Cette soirée fut aussi l’occasion de marquer solennellement la sortie d’un ouvrage « 7 octobre : Manifeste contre l’effacement d’un crime » (1), qui réunit plus de 80 contributions de Haïm Korsia à Serge Klarsfeld en passant par Michel Onfray, Boulem Sansal ou Mario Stasi. Et justement pour lutter contre cette tentative d’effacement, chaque ouvrage est dédié à l’une des 1 160 victimes du 7 octobre, dont 42 Français, avec le rappel de son nom et quelques lignes sur sa vie et les conditions de sa mort. L’éditeur, David Reinharc, précise que l’objectif est de « redonner son unicité, son visage, son histoire » à chacune de ces victimes. Cette démarche n’est pas sans rappeler le Mur des Noms, à l’entrée du Mémorial de la Shoah dans le Marais, qui inscrit le nom des 75 568 juifs dont 11 400 enfants, déportés depuis la France et jamais revenus.

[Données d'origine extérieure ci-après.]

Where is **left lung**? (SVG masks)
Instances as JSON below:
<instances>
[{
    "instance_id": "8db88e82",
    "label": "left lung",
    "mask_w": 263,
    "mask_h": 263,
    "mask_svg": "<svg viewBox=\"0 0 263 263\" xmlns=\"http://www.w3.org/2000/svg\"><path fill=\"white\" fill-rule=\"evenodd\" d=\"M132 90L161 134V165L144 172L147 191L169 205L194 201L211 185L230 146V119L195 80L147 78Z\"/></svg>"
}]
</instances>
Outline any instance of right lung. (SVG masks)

Le témoignage poignant d’Ayelet, mère d’une otage à Gaza
Paroxysme de l’émotion de cette soirée, le témoignage d’Ayelet Lévy Shahar, la mère de Naama, l’une des 121 otages encore retenus à Gaza, dont 37 seraient morts selon l’armée israélienne. Naama a eu 20 ans à Gaza le 22 juin. Elle est retenue par le Hamas depuis le 7 octobre. Ce matin-là, elle a été enlevée sur la base militaire du kibboutz Nahal Oz. Dès 10 heures du matin, des images de la jeune fille blessée sont diffusées sur le net comme des trophées par le mouvement islamiste. Depuis, sa famille l’attend. Sa mère, accueillie par une longue standing ovation, est venue parler de sa fille lumineuse, sportive, engagée dans le mouvement de coexistence Hands of Peace, raconter cet interminable calvaire et demander de l’aide, notre aide, celle de la France. « Neuf mois ont passé. On passe de l’espoir au désespoir, mais on ne cède pas au désespoir », confie-t-elle en hébreu, avec force et dignité. Sa voix est douce, retenue. Parfois, elle cherche ses mots, manque de souffle ; l’émotion et l’angoisse coupent sa respiration. Mais, elle ne pleure pas. « C’est la responsabilité de notre pays, de notre gouvernement de sauver ses citoyens qui sont retenus en otages. Mais, en raison de la complexité de la situation et de cette organisation terroriste sur laquelle nous n’avons absolument aucun pouvoir, nous avons besoin de l’appui de pays forts comme la France. Que tous ceux qui peuvent avoir une influence en usent. Nous avons besoin de votre aide pour faire revenir ma fille et tous les otages. »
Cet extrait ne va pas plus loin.